No grounds and I think that person was me. :slight_smile: My entire house is metal conduit with metal boxes and metal screws from the switches and outlets. Electrician said whole house is a ground or whatever so no ground wires. You can’t see the conduit as it drops in from above for this one.

From what I’ve seen and will be removing the tape today, most outlets have two hots on one side and two neutrals on the other. Two of each screw. So let’s say the two white wires on the left side of the outlet are neutrals, maybe being used as in and out or something. Should I be grouping those together and then run one wire to the outlet and one to the switch or chain them like they are doing for the hot from outlet to switch?

Ha, I think you’re right! :laughing: There are so many threads going that it’s hard to remember who is who sometimes. especially since i’m old(er). :older_man: :wink:

anyway…

It’s getting kind of complicated to try to explain what is going on because I’m not there pulling wires and doing the testing with a meter but it might be that the outlets are just being used as a junction point to feed power/neutral to the next outlet in the line.

What I mean is that it’s likely that one set of wires comes from the direction of the main box and the other set of wires goes to the next outlet in the series in another outlet box somewhere.

However, in this particular picture it looks like you have only two wires on the hot side of the outlet and one of those goes directly to the switch that then feeds the power to the light. The other has to be the hot from the main box. And that’s why I think that the other neutral might be feeding the neutral to the light that is fed from the switch. Otherwise I wouldn’t know what it’s purpose would be.

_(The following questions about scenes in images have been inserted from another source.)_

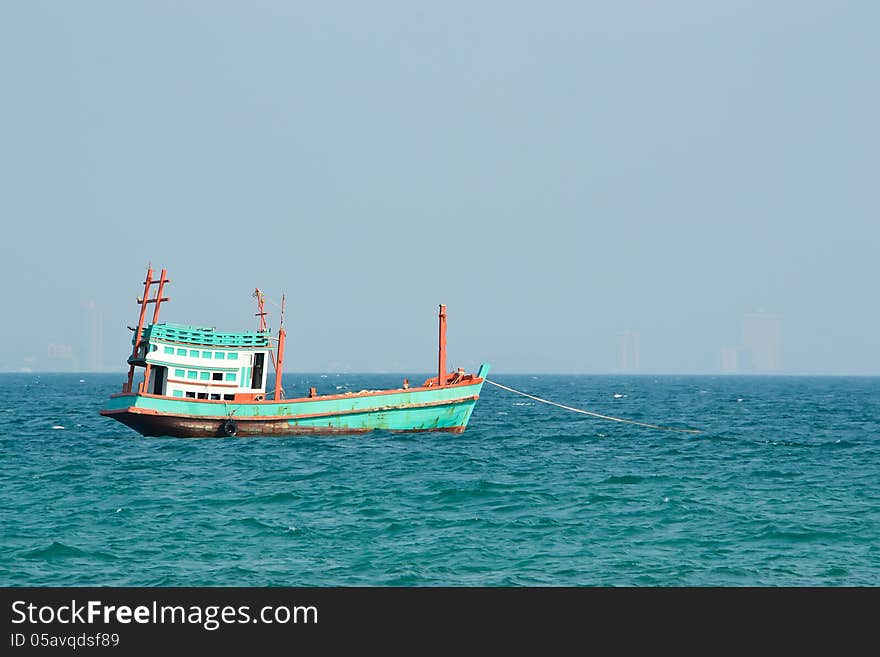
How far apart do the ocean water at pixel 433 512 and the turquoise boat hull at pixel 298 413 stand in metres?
0.97

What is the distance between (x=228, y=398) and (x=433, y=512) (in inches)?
867

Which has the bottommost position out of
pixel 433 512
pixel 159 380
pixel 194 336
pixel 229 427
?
pixel 433 512

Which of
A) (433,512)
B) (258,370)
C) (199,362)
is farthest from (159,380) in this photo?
(433,512)

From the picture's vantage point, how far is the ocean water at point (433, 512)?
21.7 meters

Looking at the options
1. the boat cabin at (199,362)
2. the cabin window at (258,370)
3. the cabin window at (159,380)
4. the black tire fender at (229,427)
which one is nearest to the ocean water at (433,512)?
the black tire fender at (229,427)

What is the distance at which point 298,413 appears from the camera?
47500 millimetres

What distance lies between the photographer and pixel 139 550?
76.9 feet

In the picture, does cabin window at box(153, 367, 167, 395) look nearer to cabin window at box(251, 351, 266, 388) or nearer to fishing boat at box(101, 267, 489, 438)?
fishing boat at box(101, 267, 489, 438)

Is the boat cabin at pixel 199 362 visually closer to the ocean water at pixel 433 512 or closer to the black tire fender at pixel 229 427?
the black tire fender at pixel 229 427

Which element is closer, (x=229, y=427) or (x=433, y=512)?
(x=433, y=512)

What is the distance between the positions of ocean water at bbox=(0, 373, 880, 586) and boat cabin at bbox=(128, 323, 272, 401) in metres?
2.93

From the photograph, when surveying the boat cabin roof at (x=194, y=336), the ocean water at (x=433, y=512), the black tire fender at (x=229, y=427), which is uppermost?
the boat cabin roof at (x=194, y=336)

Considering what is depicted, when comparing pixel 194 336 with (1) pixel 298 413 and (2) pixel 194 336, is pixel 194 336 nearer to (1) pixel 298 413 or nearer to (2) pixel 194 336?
(2) pixel 194 336

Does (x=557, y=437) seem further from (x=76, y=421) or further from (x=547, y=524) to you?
(x=76, y=421)
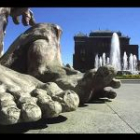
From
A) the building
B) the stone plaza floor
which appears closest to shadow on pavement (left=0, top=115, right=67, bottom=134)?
the stone plaza floor

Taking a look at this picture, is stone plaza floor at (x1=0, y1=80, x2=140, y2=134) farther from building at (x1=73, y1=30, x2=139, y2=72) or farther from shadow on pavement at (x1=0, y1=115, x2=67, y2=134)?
building at (x1=73, y1=30, x2=139, y2=72)

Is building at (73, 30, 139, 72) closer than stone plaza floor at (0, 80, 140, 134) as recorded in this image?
No

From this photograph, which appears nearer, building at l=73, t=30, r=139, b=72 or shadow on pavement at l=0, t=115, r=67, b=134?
shadow on pavement at l=0, t=115, r=67, b=134

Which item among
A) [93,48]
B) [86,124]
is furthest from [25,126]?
[93,48]

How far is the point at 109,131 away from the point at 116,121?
668 millimetres

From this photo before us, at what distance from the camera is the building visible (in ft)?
266

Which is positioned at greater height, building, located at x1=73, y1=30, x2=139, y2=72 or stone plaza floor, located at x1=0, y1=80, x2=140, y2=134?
building, located at x1=73, y1=30, x2=139, y2=72

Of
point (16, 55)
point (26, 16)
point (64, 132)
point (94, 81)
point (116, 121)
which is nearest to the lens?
point (64, 132)

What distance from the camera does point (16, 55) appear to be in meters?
6.89

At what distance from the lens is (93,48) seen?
82438mm

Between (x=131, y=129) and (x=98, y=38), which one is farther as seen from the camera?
(x=98, y=38)

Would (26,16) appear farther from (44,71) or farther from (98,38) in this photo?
(98,38)
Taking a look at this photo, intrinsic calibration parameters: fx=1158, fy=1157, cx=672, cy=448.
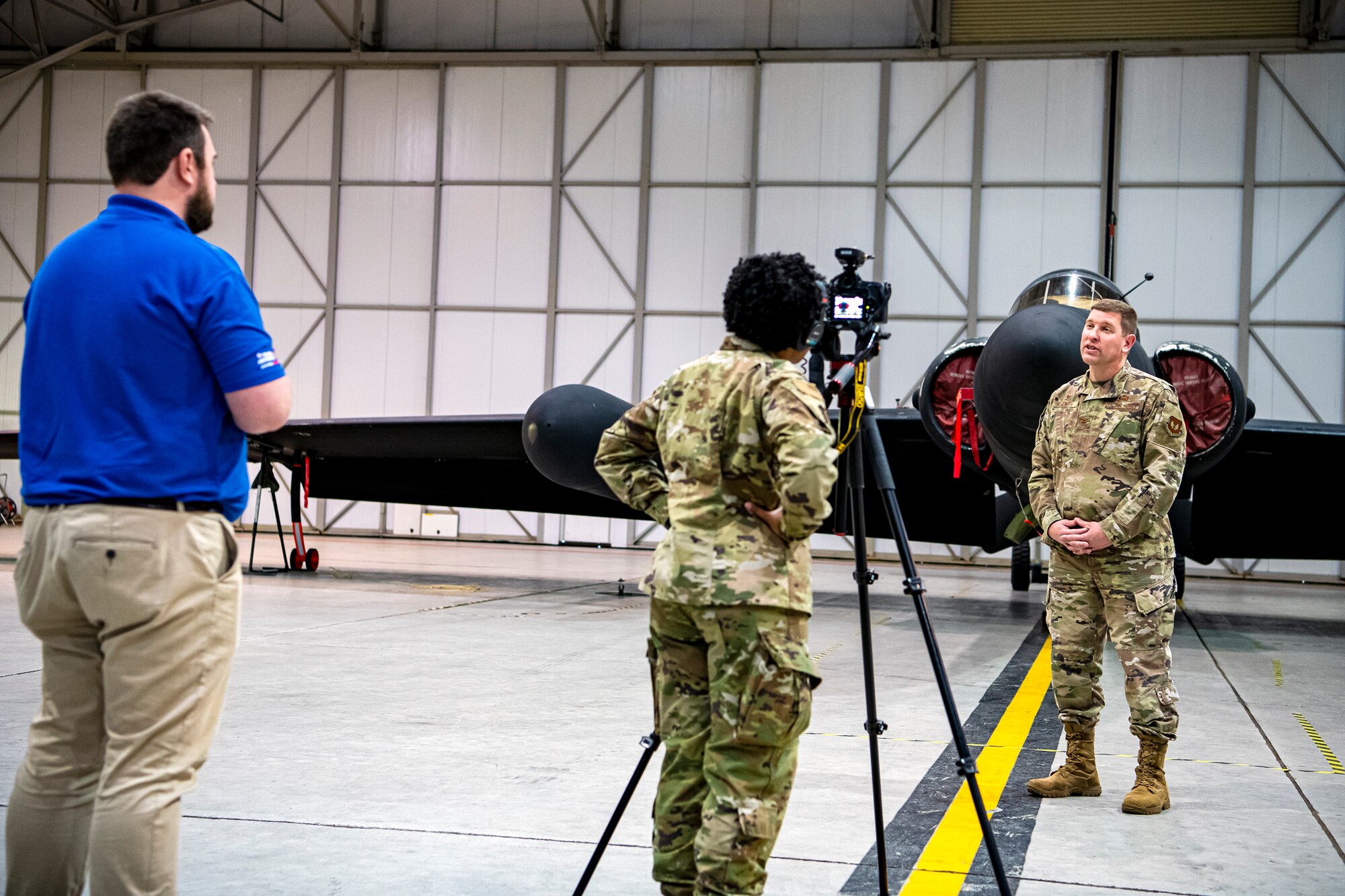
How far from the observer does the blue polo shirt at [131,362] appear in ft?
7.80

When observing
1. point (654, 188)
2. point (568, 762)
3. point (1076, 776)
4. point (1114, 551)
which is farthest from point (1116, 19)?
point (568, 762)

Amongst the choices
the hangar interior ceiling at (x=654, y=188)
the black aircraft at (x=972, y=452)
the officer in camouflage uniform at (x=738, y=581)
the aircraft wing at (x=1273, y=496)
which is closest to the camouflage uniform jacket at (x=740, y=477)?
the officer in camouflage uniform at (x=738, y=581)

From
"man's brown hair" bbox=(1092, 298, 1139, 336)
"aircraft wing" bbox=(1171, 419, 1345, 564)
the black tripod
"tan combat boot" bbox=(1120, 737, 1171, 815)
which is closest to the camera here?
the black tripod

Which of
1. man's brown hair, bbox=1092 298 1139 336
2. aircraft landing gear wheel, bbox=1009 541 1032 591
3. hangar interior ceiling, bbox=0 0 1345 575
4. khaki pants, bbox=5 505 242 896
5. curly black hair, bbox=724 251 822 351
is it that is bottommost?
aircraft landing gear wheel, bbox=1009 541 1032 591

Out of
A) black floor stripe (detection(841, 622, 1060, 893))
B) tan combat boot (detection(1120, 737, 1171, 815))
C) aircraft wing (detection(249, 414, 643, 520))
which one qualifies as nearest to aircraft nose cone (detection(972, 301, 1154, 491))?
black floor stripe (detection(841, 622, 1060, 893))

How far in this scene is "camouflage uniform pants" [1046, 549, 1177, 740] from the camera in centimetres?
→ 443

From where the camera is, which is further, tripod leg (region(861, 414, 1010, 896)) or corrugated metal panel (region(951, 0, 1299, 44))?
corrugated metal panel (region(951, 0, 1299, 44))

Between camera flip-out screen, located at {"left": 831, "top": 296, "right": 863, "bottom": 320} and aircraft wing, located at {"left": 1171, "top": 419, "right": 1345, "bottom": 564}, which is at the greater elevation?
camera flip-out screen, located at {"left": 831, "top": 296, "right": 863, "bottom": 320}

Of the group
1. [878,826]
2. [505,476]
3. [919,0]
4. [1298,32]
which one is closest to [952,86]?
[919,0]

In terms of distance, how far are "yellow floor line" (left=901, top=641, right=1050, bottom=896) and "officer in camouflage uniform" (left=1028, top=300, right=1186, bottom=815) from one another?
32 cm

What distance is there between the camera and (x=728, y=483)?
2781 millimetres

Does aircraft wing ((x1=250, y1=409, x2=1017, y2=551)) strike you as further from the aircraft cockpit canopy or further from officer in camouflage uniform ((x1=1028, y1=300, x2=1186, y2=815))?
officer in camouflage uniform ((x1=1028, y1=300, x2=1186, y2=815))

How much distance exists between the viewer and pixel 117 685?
7.66ft

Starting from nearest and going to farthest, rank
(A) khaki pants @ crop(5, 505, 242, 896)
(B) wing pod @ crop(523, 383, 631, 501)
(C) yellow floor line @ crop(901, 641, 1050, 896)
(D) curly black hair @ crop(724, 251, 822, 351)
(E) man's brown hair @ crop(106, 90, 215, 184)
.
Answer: (A) khaki pants @ crop(5, 505, 242, 896) < (E) man's brown hair @ crop(106, 90, 215, 184) < (D) curly black hair @ crop(724, 251, 822, 351) < (C) yellow floor line @ crop(901, 641, 1050, 896) < (B) wing pod @ crop(523, 383, 631, 501)
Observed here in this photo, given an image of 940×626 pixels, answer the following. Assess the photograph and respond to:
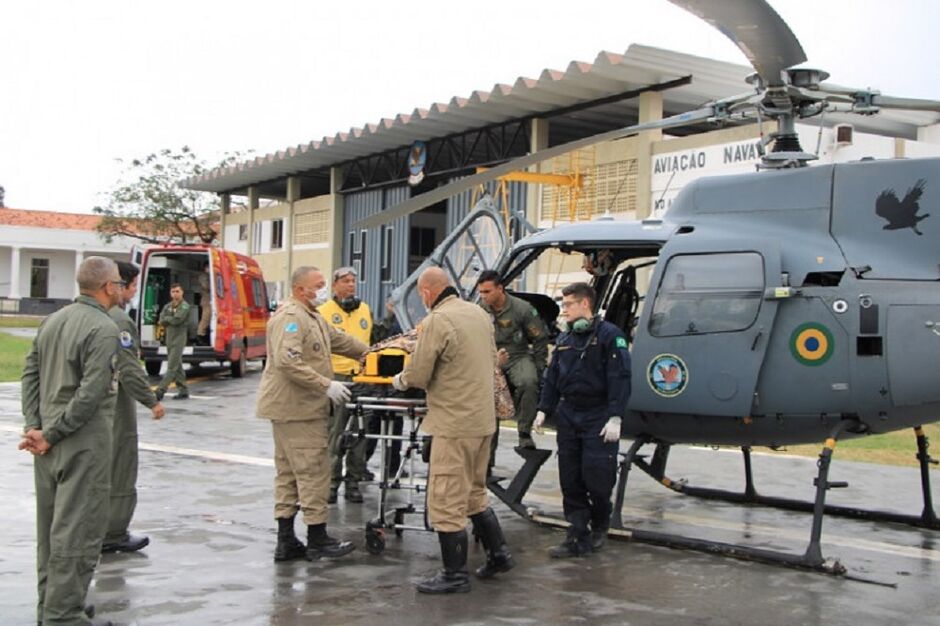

you can probably loosen one of the screws on the neutral side and put a third wire under the terminal plate that you will then connect to the neutral terminal on the smart switch. Then the hot that you have now going to the current switch will be the hot that you feed to the new smart switch and the output of the smart switch will use the same wire going to the light that in use now.

again, it’s hard to explain without being right there or trying to draw up an elaborate diagram to show you what I mean.

If you don’t fully understand what I’m saying then hire a qualified person to do the work.

There is no reason to hurt yourself or family by doing something unsafe with your electrical system.

Here’s another view of the wiring that I took yesterday. You can see the neutral drops in from the top, into the outlet, and back up and out again or looks that way. I would assume it goes to the switch I was working on the other day, but who knows. Would seem that way.

Doesn’t look like the neutral ever goes to the switch anyway, but your last part makes total sense. Other than I’ve read it’s not usually good to loop multiple wires under the same screw. I know with my smart switch I did that but it had terminal clamps so technically could hook up four wires cleanly. One under each of the clamps on the two sides of the screw, one in the screw, and one a pushin on the back.

Of course, it depends on how your equipment is designed.

If you have just a screw with no terminal plate and the wire is wrapped around the screw itself then no you shouldn’t add any wires to it like that.

But it does look like from the latest picture that your outlet possibly has a hole on the back that you can push a wire into and screw down to connect.

But again, I will keep putting disclaimers in here…

I’m not there. I can’t see your stuff and how it’s connected or how it works now so I can’t tell you exactly what you need to do.

If you don’t understand what I’m saying hire somebody.